At #RealWorldCrypto this year, there was a session on "privacy-enhancing technologies".

The first talk in the session was about a new encryption method for Tor.

The next two were painful examples of "a person cannot be convinced of something when their salary depends on them not knowing it".

Advertisers wants to collect signals about populations without being individually identifying. So let's talk about differential privacy techniques to let them do that.

One example was "Meta wants to know what percentage of its teneage users blocked a contact today".

At no point did they address the elephants in the room.

  • Why do they want this data in the first place?
  • What are they even doing with this signal?
  • Have you considered telling them to fuck off and not collect it in the first place?

As tempting as it might be to hand wave it, and say "well yes but their business model depends on it", I say to advertisers, "then perish".

March 11, 2026 at 10:15:19 PM
(Edited)

Here's a privacy-enhancing technology for you to consider:

"No."

You don't need to know. You don't need to measure. The efficacy of advertising campaigns, market segmentation, and relevance targeting should be minimized for the good of humanity.

"No" is a better privacy-enhancing technology than the state-of-the-art differential privacy techniques.

It's efficient!

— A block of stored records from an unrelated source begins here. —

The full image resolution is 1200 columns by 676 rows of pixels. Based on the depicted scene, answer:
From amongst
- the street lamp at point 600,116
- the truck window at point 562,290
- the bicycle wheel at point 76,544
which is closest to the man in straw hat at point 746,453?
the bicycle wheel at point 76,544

Not collecting data requires at most O(1) bandwidth, O(1) storage, and O(1) compute.

"No" is not "Maybe later".

"No" is not "Ask me again in 3 days".

"No" is not "Maybe after a few more beers", since many of the people that need to hear the first part of his message likely also needs the second.

I'm not sharing this to shit on anyone at #RWC2026. My favorite people in tech are often found there, and the organizers put a lot of thought, effort, and care into making the vibe good.

I also don't ascribe any malice to the speakers. They probably didn't think to ask these questions, and didn't think to put them in their slide deck. Maybe they've self-selected into an environment that doesn't foster that kind of inquiry. Maybe they considered it but cut it out for time.

But if we're going to talk about this sort of thing,, we need to actually address these questions, even if there isn't a comfortable answer.

At an earlier track, one of the invited speakers suggested using Fully Homomorphic Encryption to allow folks to have private conversations with an AI chatbot for therapy.

My mind was instantly filled with news stories of OpenAI and self-harm. Lawsuits from grieving families.

Are they deeply out of touch?

Or was it just "hmm, what do people want privacy for? I'll just throw a bunch of hypothetical examples of things FHE would be good for without interrogating them deeply"?